There is a lot that infectious disease physicians as a society can learn from the rise of the hospitalist movement in terms of increasing the perception of our value in the healthcare system. I don’t think we will rise to the level of being advertised on hospital owned billboards however, I would hope that we don’t succumb to the pressures of financial medicine. We too can save a hospital money by decreasing patient length of stay and by optimizing the use of expensive antibiotics and microbiology diagnostics but that should not be what we run with. Chasing the money will end us in a situation where a less effective antibiotic is championed simply because it’s cheaper. Or a situation where a hospital decides to not do gram stains in-house or to not process cultures on catheter tips which sadly I have already seen happen.

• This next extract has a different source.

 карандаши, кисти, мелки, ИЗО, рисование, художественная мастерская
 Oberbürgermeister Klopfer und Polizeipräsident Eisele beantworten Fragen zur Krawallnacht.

Infectious disease is not a field to be diminished into the role of just another cog in the wheel in the way some hospital-employed hospitalists are becoming. In our struggle to define ourselves, we should not allow ourselves to be reduced to people following protocols and checklists and as such become indistinguishable from each other and thus dispensable. For if the infectious disease doctor is not thinking about our patients, who will? If no-one is thinking, no-one is innovating and no-one is discovering a new infectious process or pattern of antimicrobial resistance. Ask two infectious disease physicians their advice on the same case and you will get two different answers is often the joke. I’ll argue though that is a good thing. That means we are still thinking about our patients as individuals and not as an entity that should fit a checklist. Our continuity of care is our worth. Our ability to see the big picture and marry the inpatient and outpatient worlds is our worth. Our analytic processing is our worth. Our committment to our patients and our colleagues is our worth. We need to appreciate our worth so others can appreciate it too.